* [Extrait du texte]
Après les reflets, les ombres. Une opinion assez accréditée est qu’il ne peut y avoir d’ombres sur l’eau. C’est tout à fait faux. Si l’eau était parfaitement limpide comme un miroir, sans doute, les objets placés entre le soleil et sa surface n’y projetteraient point d’ombre. Un miroir ne reçoit pas d’ombre. Comme une âme pure, il ignore ce que les choses projettent de sombre autour d’elles. Mettez un objet opaque entre votre fenêtre et une feuille de papier blanc placée horizontalement. Cette feuille recevra une ombre portée. A la place du papier posez un miroir : l’ombre portée aura disparu. L’objet interposé aura perdu son ombre. Mais l’eau est loin d’être toujours agencée comme un miroir et il arrive souvent qu’assez calme et limpide pour refléter les objets proches, elle soit cependant assez trouble et colorée pour recevoir une ombre. Il peut même y avoir, à la fois, ombre et reflet projetés par le même objet, comme cela se voit souvent sous une barque au soleil. Et si l’eau reçoit et charrie des ombres, il faut les montrer.

Il faudra donc la montrer diverse, changeante comme une âme humaine, tantôt bouleversant les images que la terre et le ciel lui confient, tantôt calme, confiante, répétant docilement toutes les formes des nuages, des boulingrins, des statues posées sur ses bords, laissant traîner des herbes à sa surface, portant les plantes qu’elle nourrit comme une bonne mère, ou bien, à Venise, égrenant chaque pierre d’un palais, reflet par reflet, comme un joaillier fait glisser, une à une, les perles d’un collier précieux pour les faire mieux valoir : ou encore, sa fantaisie aidant, laissant des cygnes blancs flotter sur les nuages noirs qu’elle reflète ou des gondoles s’insinuer parmi les fenêtres et les balcons des monumens qu’elle renverse dans son miroir. Telle est la tâche du paysagiste moderne.

* [Données fournies]
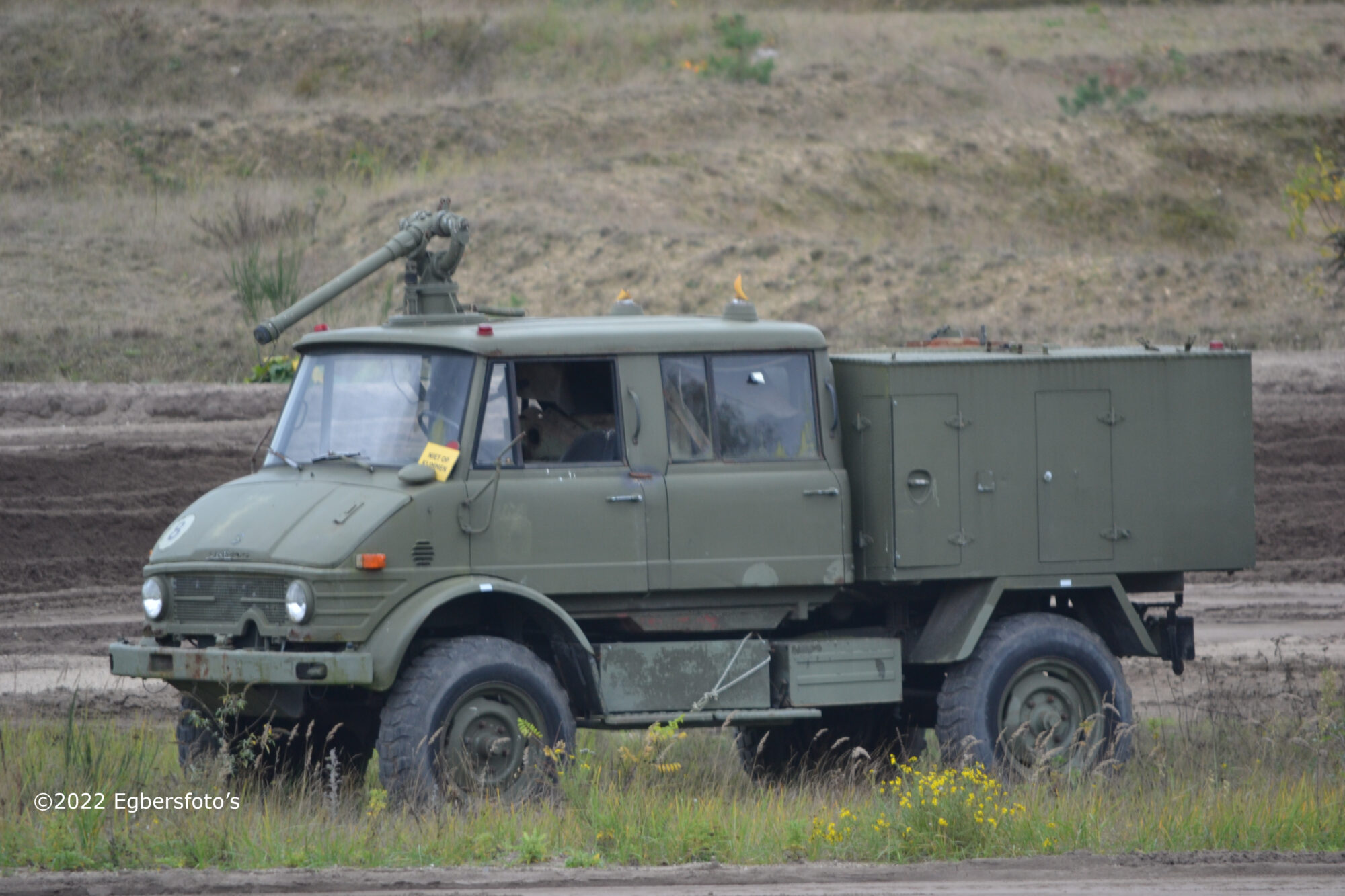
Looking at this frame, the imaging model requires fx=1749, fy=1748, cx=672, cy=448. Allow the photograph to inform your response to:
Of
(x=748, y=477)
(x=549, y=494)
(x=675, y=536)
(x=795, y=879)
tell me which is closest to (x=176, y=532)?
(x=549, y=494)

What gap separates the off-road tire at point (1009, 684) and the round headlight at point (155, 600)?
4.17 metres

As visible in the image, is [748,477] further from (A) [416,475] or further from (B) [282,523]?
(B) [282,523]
* * *
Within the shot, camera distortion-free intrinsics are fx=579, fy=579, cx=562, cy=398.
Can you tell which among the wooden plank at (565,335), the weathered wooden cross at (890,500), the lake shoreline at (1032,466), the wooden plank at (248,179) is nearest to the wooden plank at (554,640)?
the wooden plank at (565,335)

* [Consignes à suivre]
**1.** D'après le texte sur les ombres dans l'eau, pourquoi l'eau peut-elle recevoir une ombre alors qu'un miroir n'en reçoit pas ? Répondez en une à trois phrases.
**2.** Recopiez le passage du texte sur les ombres dans l'eau en commençant aux mots « Il faudra donc » et en vous arrêtant après les mots « du paysagiste moderne. ».

* [Réponses par consigne]
**1.** L'eau est loin d'être toujours agencée comme un miroir. Il arrive souvent qu'elle soit assez calme et limpide pour refléter les objets proches, tout en étant assez trouble et colorée pour recevoir une ombre. C'est pourquoi un même objet, comme une barque au soleil, peut y projeter à la fois une ombre et un reflet.

**2.**
Il faudra donc la montrer diverse, changeante comme une âme humaine, tantôt bouleversant les images que la terre et le ciel lui confient, tantôt calme, confiante, répétant docilement toutes les formes des nuages, des boulingrins, des statues posées sur ses bords, laissant traîner des herbes à sa surface, portant les plantes qu’elle nourrit comme une bonne mère, ou bien, à Venise, égrenant chaque pierre d’un palais, reflet par reflet, comme un joaillier fait glisser, une à une, les perles d’un collier précieux pour les faire mieux valoir : ou encore, sa fantaisie aidant, laissant des cygnes blancs flotter sur les nuages noirs qu’elle reflète ou des gondoles s’insinuer parmi les fenêtres et les balcons des monumens qu’elle renverse dans son miroir. Telle est la tâche du paysagiste moderne.